- Born: November 3, 1963 (age 62), September 24, 1965 (age 60) or May 10, 1966 (age 59) Las Avilas, Teloloapan, Guerrero, Mexico
- Other names: El Indio, El Chayán.
- Occupation: Cartel lieutenant
- Employer: Los Negros

Notes
- $ 2 million USD bounty. Arrested on April 21, 2010.

= Gerardo Alvarez-Vazquez =

Mexican drug trafficker

José Gerardo Álvarez-Vázquez (aka: El Indio or El Chayán) is a Mexican drug trafficker who worked for the Beltrán-Leyva Cartel and then for Édgar Valdez Villarreal's criminal organization known as Los Negros. In 2008, the United States government offered a $2 million reward for his capture.

==Drug trafficking==
According to Mexican federal authorities, Álvarez Vázquez presumably controlled the transport of drugs in the State of Mexico as well in the state of Guerrero.

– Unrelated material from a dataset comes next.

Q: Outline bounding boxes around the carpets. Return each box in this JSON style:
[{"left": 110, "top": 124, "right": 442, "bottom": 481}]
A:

It is said that he fought for the leadership for the organization against Héctor Beltrán Leyva and Sergio Villarreal Barragán with the help of Edgar Valdez Villarreal. He was also in charge of some routes for the transport of drugs to the U.S. on behalf of the Beltrán Leyva and Sinaloa Cartels.

==Kingpin Act sanction==
On 2 October 2008, the United States Department of the Treasury sanctioned Álvarez Vázquez under the Foreign Narcotics Kingpin Designation Act (sometimes referred to simply as the "Kingpin Act"), for his involvement in drug trafficking along with nine other international criminals and six entities. The act prohibited U.S. citizens and companies from doing any kind of business activity with him, and virtually froze all his assets in the U.S.

==Capture==
On April 21, 2010, the Mexican military raided a household in Huixquilucan; during the raid, troops were met with gunfire from cartel gunmen. After the gunfight, soldiers cordoned off the zone which led to the capture of Gerardo Alvarez-Vázquez.